**EXERCISE INPUTS:**
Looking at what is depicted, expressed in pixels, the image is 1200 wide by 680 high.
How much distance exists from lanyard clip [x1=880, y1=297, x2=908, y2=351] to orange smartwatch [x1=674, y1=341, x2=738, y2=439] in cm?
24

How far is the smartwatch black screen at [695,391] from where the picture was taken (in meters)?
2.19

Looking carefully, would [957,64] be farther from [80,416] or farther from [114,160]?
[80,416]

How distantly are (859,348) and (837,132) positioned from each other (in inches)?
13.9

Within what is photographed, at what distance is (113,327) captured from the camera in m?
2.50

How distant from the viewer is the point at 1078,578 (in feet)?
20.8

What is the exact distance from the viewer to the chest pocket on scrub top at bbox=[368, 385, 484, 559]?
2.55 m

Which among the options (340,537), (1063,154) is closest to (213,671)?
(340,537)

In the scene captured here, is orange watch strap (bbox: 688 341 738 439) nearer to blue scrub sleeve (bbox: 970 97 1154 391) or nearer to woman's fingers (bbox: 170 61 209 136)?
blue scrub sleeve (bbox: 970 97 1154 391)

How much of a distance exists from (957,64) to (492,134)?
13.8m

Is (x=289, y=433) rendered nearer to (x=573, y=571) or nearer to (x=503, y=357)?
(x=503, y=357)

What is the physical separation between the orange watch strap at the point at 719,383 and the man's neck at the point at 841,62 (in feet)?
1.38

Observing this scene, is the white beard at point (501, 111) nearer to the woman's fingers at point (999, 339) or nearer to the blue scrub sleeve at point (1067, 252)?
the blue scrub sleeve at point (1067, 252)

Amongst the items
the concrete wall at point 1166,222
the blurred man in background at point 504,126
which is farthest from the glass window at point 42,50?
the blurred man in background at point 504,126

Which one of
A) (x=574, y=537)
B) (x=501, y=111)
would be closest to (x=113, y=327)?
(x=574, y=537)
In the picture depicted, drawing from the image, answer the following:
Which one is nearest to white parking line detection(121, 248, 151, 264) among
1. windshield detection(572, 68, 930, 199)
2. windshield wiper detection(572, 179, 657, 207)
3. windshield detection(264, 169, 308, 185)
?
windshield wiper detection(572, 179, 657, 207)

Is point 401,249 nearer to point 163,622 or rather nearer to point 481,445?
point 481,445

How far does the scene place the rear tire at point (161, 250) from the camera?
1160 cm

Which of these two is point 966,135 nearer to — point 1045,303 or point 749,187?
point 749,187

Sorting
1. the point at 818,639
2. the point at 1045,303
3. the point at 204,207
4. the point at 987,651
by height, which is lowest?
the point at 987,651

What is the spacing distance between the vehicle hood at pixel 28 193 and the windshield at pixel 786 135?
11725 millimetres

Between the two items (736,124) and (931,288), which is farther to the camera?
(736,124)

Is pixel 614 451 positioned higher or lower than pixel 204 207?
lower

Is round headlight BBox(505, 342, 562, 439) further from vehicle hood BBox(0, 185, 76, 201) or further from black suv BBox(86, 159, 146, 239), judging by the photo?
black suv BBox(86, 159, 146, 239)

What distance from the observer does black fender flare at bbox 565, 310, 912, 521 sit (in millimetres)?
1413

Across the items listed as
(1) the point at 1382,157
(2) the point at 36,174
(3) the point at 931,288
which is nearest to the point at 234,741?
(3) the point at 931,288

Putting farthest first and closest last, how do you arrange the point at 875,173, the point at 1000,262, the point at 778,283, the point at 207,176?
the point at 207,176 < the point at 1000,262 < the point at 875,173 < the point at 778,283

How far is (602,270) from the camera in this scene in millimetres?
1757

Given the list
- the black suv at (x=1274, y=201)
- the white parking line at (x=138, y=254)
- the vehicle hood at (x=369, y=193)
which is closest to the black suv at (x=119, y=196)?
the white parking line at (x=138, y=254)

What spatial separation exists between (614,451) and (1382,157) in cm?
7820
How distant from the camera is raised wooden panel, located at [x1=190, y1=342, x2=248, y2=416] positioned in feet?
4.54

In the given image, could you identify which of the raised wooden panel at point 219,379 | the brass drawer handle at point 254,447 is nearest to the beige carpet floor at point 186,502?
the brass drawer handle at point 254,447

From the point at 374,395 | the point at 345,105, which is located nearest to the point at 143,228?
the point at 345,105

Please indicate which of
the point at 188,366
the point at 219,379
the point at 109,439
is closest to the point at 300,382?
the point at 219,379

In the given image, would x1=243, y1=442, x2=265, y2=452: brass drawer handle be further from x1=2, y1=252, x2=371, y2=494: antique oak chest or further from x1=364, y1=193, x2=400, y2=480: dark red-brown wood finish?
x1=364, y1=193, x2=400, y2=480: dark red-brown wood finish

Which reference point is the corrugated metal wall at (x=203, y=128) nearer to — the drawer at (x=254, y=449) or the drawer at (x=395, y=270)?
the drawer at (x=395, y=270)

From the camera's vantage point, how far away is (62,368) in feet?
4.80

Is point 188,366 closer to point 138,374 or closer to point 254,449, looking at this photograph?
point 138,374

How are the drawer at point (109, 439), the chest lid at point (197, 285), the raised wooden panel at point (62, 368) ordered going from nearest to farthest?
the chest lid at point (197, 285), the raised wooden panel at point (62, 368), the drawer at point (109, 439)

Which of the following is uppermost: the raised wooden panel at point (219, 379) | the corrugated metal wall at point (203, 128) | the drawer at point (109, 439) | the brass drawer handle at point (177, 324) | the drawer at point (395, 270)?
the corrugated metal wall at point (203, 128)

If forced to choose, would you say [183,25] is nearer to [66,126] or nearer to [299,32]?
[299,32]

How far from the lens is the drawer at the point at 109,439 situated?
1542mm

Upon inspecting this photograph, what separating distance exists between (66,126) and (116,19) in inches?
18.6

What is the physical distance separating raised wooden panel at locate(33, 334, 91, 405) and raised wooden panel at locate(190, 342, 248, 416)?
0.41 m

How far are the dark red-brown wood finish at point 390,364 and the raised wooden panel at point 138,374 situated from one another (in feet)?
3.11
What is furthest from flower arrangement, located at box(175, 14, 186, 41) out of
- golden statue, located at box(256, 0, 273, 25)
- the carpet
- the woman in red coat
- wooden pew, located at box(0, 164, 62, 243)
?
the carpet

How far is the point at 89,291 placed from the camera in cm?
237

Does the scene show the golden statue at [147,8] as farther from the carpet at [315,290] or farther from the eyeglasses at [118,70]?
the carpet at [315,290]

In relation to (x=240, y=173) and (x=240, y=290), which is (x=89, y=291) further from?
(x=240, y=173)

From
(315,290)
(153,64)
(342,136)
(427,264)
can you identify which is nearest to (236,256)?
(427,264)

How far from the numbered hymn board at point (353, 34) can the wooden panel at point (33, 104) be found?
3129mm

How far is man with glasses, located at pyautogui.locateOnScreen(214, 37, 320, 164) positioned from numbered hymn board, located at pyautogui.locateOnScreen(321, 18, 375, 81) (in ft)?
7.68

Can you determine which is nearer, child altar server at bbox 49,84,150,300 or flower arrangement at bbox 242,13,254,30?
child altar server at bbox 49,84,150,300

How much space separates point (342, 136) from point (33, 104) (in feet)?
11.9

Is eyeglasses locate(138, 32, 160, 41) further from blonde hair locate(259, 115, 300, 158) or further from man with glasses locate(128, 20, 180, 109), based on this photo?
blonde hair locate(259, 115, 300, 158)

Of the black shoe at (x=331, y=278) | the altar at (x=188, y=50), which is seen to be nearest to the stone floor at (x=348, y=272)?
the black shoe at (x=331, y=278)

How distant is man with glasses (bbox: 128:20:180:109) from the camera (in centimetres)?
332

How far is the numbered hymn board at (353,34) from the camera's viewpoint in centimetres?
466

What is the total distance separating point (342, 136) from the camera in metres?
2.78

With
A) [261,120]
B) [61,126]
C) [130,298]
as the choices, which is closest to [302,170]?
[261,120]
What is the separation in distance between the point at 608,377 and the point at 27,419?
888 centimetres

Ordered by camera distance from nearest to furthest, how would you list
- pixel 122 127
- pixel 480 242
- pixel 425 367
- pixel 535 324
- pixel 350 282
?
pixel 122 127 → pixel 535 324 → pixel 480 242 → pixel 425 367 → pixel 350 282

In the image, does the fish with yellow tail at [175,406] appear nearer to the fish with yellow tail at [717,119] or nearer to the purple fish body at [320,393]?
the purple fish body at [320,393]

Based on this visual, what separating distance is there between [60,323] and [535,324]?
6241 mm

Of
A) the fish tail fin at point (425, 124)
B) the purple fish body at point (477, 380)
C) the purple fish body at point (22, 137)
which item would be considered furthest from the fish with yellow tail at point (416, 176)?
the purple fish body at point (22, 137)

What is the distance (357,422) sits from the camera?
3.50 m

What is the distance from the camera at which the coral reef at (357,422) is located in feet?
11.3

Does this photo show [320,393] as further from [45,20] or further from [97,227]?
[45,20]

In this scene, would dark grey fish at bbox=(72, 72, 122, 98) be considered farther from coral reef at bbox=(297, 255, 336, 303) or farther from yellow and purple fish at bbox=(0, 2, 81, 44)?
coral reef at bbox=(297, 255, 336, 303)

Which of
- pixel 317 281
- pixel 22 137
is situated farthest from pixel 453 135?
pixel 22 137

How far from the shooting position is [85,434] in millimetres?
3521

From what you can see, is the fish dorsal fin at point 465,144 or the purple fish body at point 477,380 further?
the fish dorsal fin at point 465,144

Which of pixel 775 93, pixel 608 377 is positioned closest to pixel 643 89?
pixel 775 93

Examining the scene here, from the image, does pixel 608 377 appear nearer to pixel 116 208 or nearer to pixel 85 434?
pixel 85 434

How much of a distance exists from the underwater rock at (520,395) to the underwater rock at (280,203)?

**DESCRIPTION OF THE TASK:**
Set down the records unchanged, starting at the line containing "Is pixel 614" and ending after the line containing "the point at 207,176 <". Include both of those lines and nothing outside that span.

**FULL RESPONSE:**
Is pixel 614 451 positioned higher or lower than pixel 204 207?
lower

Is round headlight BBox(505, 342, 562, 439) further from vehicle hood BBox(0, 185, 76, 201) or further from black suv BBox(86, 159, 146, 239), judging by the photo?
black suv BBox(86, 159, 146, 239)

What distance from the observer does black fender flare at bbox 565, 310, 912, 521 sit (in millimetres)?
1413

Across the items listed as
(1) the point at 1382,157
(2) the point at 36,174
(3) the point at 931,288
which is nearest to the point at 234,741?
(3) the point at 931,288

Putting farthest first and closest last, how do you arrange the point at 875,173, the point at 1000,262, the point at 778,283, the point at 207,176?
the point at 207,176 < the point at 1000,262 < the point at 875,173 < the point at 778,283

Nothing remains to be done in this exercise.